EXTRACTED ENTRIES below:

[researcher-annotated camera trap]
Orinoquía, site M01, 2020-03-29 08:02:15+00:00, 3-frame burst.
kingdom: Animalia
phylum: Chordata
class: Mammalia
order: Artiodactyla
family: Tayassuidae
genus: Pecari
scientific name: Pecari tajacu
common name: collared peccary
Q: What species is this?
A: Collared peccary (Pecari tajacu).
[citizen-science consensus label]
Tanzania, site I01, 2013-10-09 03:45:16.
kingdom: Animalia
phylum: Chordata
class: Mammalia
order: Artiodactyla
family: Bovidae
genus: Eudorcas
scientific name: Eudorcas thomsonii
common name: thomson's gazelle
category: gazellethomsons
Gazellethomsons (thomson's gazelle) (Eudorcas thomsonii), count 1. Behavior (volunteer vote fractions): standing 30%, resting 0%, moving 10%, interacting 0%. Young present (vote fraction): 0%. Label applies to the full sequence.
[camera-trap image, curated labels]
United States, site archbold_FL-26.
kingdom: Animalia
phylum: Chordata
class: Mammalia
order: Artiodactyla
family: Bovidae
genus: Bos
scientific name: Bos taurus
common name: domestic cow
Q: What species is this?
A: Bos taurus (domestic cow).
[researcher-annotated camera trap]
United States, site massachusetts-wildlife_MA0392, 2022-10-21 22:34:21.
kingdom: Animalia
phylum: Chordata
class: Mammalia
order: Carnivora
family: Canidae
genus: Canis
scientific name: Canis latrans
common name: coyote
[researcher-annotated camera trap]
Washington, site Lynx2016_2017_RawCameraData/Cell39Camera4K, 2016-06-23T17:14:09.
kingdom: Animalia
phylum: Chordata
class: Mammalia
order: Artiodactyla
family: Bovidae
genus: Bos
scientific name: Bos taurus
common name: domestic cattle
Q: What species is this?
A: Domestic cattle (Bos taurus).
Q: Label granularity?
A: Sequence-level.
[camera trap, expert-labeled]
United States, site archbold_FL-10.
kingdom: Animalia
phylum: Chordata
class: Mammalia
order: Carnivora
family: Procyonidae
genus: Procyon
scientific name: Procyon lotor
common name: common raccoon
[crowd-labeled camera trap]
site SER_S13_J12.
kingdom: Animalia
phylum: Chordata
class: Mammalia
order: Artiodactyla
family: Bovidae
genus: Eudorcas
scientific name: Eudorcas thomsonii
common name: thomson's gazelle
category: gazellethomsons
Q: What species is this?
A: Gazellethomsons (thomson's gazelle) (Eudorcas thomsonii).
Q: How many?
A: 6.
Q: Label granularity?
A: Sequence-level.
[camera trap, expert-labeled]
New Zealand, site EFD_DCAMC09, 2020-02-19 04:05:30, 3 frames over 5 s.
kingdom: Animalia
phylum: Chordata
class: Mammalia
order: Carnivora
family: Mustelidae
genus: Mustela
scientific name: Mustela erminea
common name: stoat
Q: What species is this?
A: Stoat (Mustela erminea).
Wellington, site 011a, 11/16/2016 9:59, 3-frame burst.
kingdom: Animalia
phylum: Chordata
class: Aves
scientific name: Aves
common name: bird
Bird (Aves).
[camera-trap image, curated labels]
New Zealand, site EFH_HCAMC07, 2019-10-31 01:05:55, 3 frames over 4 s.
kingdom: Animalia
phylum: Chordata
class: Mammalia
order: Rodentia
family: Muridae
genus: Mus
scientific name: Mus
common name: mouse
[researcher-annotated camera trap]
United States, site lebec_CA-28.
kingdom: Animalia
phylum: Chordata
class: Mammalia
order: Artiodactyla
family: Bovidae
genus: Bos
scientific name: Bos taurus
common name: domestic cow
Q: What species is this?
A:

End of EXTRACTED ENTRIES.

_EXERCISE INSTRUCTIONS_
In the entries above, find each line with "United" and list it.

_EXERCISE RESPONSE_
United States, site archbold_FL-26.
United States, site massachusetts-wildlife_MA0392, 2022-10-21 22:34:21.
United States, site archbold_FL-10.
United States, site lebec_CA-28.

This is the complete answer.